2. ESDC Description

2.1. Macro Structure

The data is organised in the described 4-dimensional form x(u,v,t,k), but additionally each data stream k is assigned to one of the subsystems of interest:

  • Land surface
  • Atmospheric forcing
  • Socio-economic data

2.2. Spatial and Temporal Coverage

The fine grid of the ESDC has a spatial resolution of 0.083° (5”), which is properly nested within a coarse grid of 0.25° (15”). Hence, the ESDC is available in two versions

  • High resolution version: 0.083° (5”) spatial resolution,
  • Low resolution version: 0.25° (15”) spatial resolution.

While the latter contains all variables, the former only comprises those variables that are natively available at this resolution. The high-resolution data are nested on the low-resolution data set such that one can analyse these in tandem. In particular data from the socio-economic subsystem are often organised according to administrative units, typically national states, rather than on regular grids. These data are dispersed to the coarse grid by means of a national state mask, which is created by assigning a national state property to each grid point.

The temporal resolution is 8 days.

The time span currently covered is 2001-2011. We are dedicated to expand this period on both ends, but to preserve the ESDC’s characteristics, a reasonable coverage of data streams is required.

2.3. Format and Structure

The binary data format for the Earth System Data Cube (ESDC) in the CAB-LAB project is netCDF 4 classic, where the term classic stands for an underlying HDF-5 format accessed by a netCDF 4 API.

The netCDF file’s content and structure follows the CF-conventions. That is, there are are always at least three dimensions defined

  1. lon - Always the inner and therefore fastest varying dimension. Defines the raster width of spatial images.
  2. lat - Always the second dimension. Defines the raster height of spatial images.
  3. time - Time dimension.
The spatio-temporal structure of the Earth System Data Cube.

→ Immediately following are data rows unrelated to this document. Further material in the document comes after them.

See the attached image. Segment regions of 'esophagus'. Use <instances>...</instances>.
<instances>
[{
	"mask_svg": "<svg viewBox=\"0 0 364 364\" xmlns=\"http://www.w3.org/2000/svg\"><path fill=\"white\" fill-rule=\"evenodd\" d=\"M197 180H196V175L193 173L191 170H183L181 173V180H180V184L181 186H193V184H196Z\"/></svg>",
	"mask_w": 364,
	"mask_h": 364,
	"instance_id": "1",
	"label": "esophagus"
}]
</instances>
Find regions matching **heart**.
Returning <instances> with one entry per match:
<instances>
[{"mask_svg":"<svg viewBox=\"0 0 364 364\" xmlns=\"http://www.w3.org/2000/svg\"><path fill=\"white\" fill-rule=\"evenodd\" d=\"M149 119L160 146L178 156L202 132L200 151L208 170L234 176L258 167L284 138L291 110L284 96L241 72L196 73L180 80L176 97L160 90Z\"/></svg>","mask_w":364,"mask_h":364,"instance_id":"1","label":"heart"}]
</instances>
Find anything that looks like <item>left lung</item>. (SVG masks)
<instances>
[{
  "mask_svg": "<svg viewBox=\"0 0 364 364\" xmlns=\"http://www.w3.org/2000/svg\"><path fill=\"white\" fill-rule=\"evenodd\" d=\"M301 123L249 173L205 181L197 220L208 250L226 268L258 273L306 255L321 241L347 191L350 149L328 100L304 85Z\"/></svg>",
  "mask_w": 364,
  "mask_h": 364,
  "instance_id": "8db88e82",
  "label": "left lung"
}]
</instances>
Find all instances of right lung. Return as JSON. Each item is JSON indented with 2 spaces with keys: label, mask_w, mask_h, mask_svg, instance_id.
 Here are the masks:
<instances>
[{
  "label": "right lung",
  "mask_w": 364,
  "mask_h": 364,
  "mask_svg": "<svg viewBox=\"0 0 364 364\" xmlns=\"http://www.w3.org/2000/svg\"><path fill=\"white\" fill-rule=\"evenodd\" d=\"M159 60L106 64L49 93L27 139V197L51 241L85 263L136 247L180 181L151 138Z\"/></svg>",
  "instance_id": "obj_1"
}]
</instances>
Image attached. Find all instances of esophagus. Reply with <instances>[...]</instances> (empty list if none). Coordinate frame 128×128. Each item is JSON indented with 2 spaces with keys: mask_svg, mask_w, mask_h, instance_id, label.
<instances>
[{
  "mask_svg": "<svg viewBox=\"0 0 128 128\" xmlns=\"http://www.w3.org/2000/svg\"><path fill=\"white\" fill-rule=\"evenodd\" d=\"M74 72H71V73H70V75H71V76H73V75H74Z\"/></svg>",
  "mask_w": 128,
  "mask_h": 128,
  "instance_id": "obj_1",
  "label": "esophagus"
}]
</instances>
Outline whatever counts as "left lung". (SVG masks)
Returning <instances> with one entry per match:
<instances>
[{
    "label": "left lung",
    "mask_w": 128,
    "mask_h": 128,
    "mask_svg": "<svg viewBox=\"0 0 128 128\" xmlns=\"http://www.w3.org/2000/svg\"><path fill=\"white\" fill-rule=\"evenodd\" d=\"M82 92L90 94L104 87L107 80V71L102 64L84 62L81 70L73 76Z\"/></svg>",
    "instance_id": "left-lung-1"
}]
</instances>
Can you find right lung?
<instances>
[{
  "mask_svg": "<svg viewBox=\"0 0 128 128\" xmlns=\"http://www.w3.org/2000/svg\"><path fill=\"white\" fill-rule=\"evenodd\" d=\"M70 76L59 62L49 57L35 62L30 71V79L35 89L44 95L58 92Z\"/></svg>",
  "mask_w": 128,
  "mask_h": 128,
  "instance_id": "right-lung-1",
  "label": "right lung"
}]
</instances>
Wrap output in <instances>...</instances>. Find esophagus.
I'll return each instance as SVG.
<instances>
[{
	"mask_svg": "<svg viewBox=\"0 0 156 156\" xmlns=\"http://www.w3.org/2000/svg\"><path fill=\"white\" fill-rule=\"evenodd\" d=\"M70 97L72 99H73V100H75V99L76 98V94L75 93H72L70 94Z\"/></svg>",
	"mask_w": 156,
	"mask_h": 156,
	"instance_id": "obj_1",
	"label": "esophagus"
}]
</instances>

There are 1D-variables related to each dimension providing its actual values:

  • lon(lon) and lat(lon) - longitudes and latitudes in decimal degrees defined in a WGS-84 geographical
    coordinate reference system. The spatial grid is homogeneous with the distance between two grid points referred to as the ESDC’s spatial resolution.
  • start_time(time) and end_time(time) - Period start and end times of a datum given in
    days since 2001-01-01 00:00. The increments between two values in time are identical and referred to as the ESDC’s temporal resolution.

There is usually only a single geophysical variable with shape(time, lat, lon) represented by each netCDF file. So each netCDF file is composed of length(time) spatial images of that variable, where each image of size length(lon) x length(lat) pixels has been generated by aggregating all source data contributing to the period given by the ESDC’s temporal resolution.

To limit the size of individual files, the geophysical variables are stored in one file per year. For example, if the temporal resolution is 0.25 degrees and the the spatial resolution is an 8-day period then there will be up to 46 images of 1440 x 720 pixels in each annual netCDF file. These annual files are stored in dedicated sub-directories as follows:


The names of the geophysical variable in a netCDF file must match the name of the corresponding sub-directory and the file name.

The text file cube.config contains a Data Cube’s static configuration such as its temporal and spatial resolution. Also the spatial coverage is constant, that is, all spatial images are of the same size. Where actual data is missing, fill values are inserted to expand a data set to the dimensions of the Data Cube. The fill values in the Data Cube are identical to the ones used in the Data Cube’s sources. The same holds for the data types. While all images for all time periods have the same size, the temporal coverage for a given variable may vary. Missing spatial images for a given time period are treated as images with all pixels set to a fill value.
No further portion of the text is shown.